All the new video games you should play in September

Updated

There's more Batman. There are also aliens. Not in the same game... yet.

Batman: The Telltale Series - Children of Arkham When the first of this five-part miniseries of Choose Your Own Adventure-style games launched, we were a bit skeptical. Batman: The Telltale Series seemed too enamored of well-worn plot points in The Dark Knight's history, and didn't seem to offer up that fresh of a take. Turns out our worries were quickly put at ease—the series' first episode, Realm of Shadows, was a promising start, a game that builds tension and intrigue by bringing Bruce Wayne under fire, not Batman.

On September 20, the second episode, Children of Arkham, drops. It's here where the series will either continue to surprise or drift towards more comfortable, disappointing waters—and right now, things look promising. The previous episode saw the integrity of the Wayne family brought under intense scrutiny as mysterious power players make moves in the Gotham underworld— moves that, depending on the choices you made in episode one, will be varying degrees of difficult to deal with.

When it comes to video games, September tends to offer a moderate lull before the onslaught of big-budget marquee games competing for holiday shopping dollars, games that are often as massive and time-consuming as they are impressive. While it'll be some time before we see how everything plays out, at the moment Batman is an engaging, worthwhile experience—either as a diversion from the oncoming holiday glut of games, or a palate cleanser before diving right in.
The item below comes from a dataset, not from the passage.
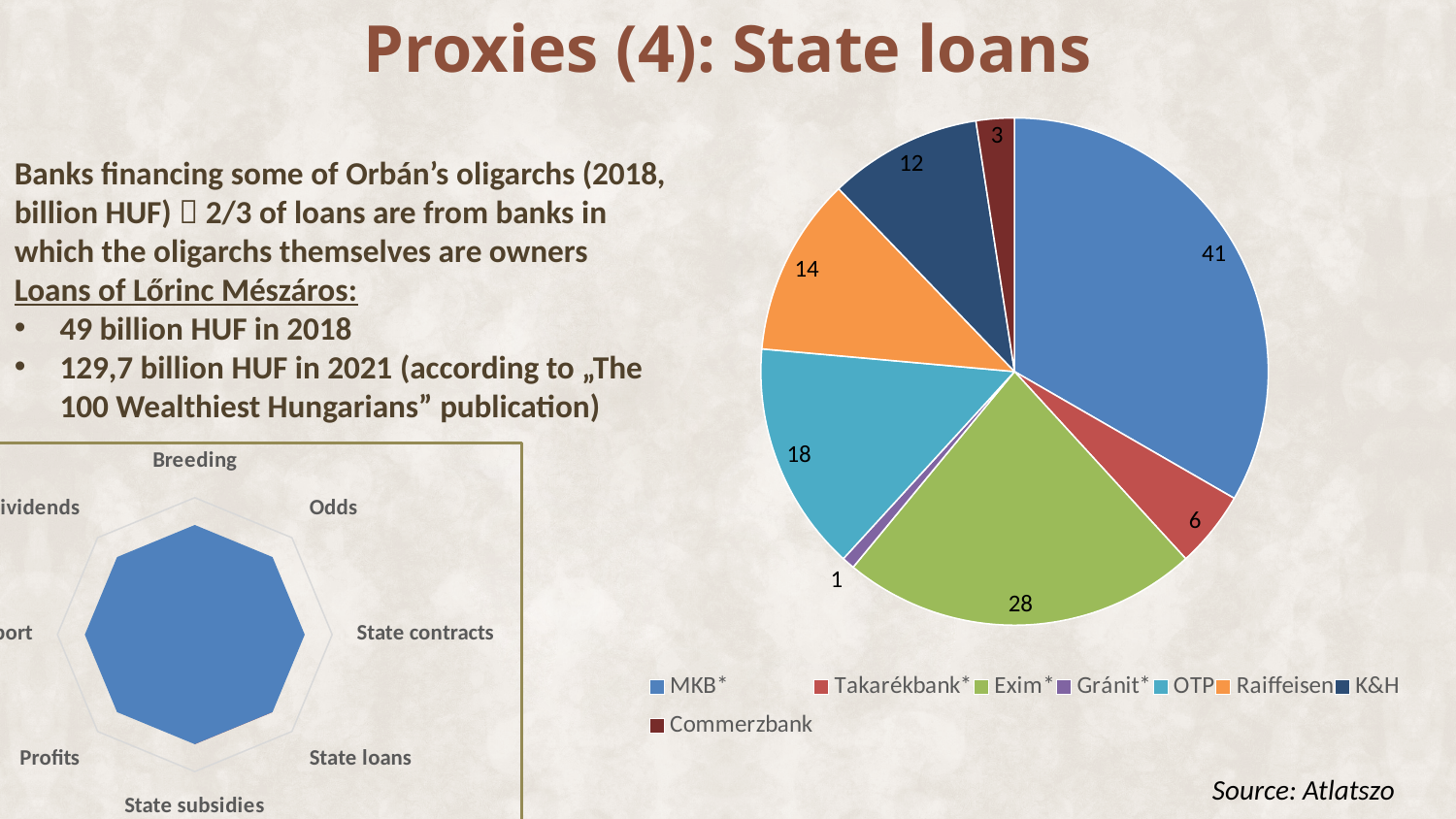
On the pie chart on the right, what is the value for OTP? 18 On the pie chart on the right, what is the value for Commerzbank? 3 On the pie chart on the right, what is the difference between the values for MKB* and Exim*? 13 What kind of chart is the chart in the lower left of the slide? Radar chart On the pie chart on the right, which is larger, the value for K&H or the value for Takarékbank*? K&H On the pie chart on the right, what is the value for MKB*? 41 What kind of chart is the chart on the right of the slide? Pie chart On the pie chart on the right, which bank has the largest slice? MKB* On the pie chart on the right, what is the value for Exim*? 28 On the pie chart on the right, what is the value for Raiffeisen? 14 How many banks does the legend of the pie chart on the right list? 8 On the pie chart on the right, which bank has the smallest slice? Gránit*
TL;DR: Batman, but as a TV show where your choices can change everything and Bruce Wayne is the most interesting part.

XCOM 2 Released in 2012, XCOM: Enemy Unknown was a powerful gateway drug. A revival of a classic '90s computer game, XCOM was a name revered among brainy strategy-game types and unknown by anyone else. There was no reason to believe the 2012 revival would be anything besides a well-made game that would be appreciated by strategy enthusiasts but few others. No one expectedEnemy Unknown to be one of the best games of 2012. It was.
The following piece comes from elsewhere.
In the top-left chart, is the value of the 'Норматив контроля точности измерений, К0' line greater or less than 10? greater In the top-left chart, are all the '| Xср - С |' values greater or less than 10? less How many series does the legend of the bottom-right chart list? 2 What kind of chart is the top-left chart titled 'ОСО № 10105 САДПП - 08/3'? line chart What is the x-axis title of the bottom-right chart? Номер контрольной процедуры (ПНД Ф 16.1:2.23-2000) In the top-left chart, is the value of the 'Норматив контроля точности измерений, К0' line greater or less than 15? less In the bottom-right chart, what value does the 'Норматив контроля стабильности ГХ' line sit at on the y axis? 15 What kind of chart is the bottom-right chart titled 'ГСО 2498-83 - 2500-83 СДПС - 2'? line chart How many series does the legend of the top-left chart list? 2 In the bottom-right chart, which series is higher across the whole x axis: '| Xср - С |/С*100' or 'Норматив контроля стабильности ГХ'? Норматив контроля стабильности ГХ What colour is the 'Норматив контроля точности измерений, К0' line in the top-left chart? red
If you haven't gotten a chance to check out Enemy Unknown for yourself, that's okay. After being exclusive to PCs for a while, XCOM 2 is finally coming to video game consoles like Playstation 4 and Xbox One on September 27. It's a game with a steeper learning curve than most—like the old '90s game it's based on, XCOM 2 is a strategy game first and foremost. This means it plays more like a board game than a straightforward action game, with you taking turns with a computer-controlled opponent as you lead a small squad of specialized soldiers in a desperate resistance against alien occupation. But what sets the rebooted series apart is just how badass it makes such a cerebral game feel—the soldiers you command aren't just grist for the mill, they're desperate, capable people in hopeless situations that—with careful planning and a bit of luck—can pull off the impossible.

XCOM is also good at making you feel attached to your soldiers: You can name your squaddies, give them specializations and abilities that turn them into unique rifle-toting superheroes—and you can lose them, too. Because once they're gone, they're gone for good, and you'll have to train up another green recruit to take their place. Few games are as thrilling and infuriating, and we mean that in the best possible way.

Bioshock: The Collection Unlike movies or books, video games are still working towards building out a bona fide set of modern classics, relatively recent games that are equal parts pivotal, influential, and worth passing along to newcomers. 2007's Bioshock is arguably one of these, a big-budget game that gave players guns to shoot and superpowers to wield, but also made its literary ambitions just as much of a priority as its fireworks. Set in an underwater city called Rapture constructed in the '60s by a wealthy billionaire to embody the philosophy of Objectivism as put forth by Ayn Rand, the game was an aesthetic and narrative triumph, sending players on a journey through a waterlogged art-deco hell where science and hedonism, unfettered by regulation and morality, turned a utopia against itself, leaving players to wander through the wreckage of its collapse and experience one of the best plot twists in video games.

On September 13, a remastered version of Bioshock and its sequels—the misunderstood Bioshock 2and the significantly more flawed Bioshock Infinite—will be released in one package, Bioshock: The Collection. It's been nearly ten years since Bioshock arrived, and now's the perfect time to either visit the underwater city of Rapture for the first time or make your return trip. And while its sequels aren't nearly as cohesive and acclaimed as the original, they are, for the most part, flawed in interesting ways and worth at least checking out.

TL;DR: Ever want to blow up a city full of Ayn Rands?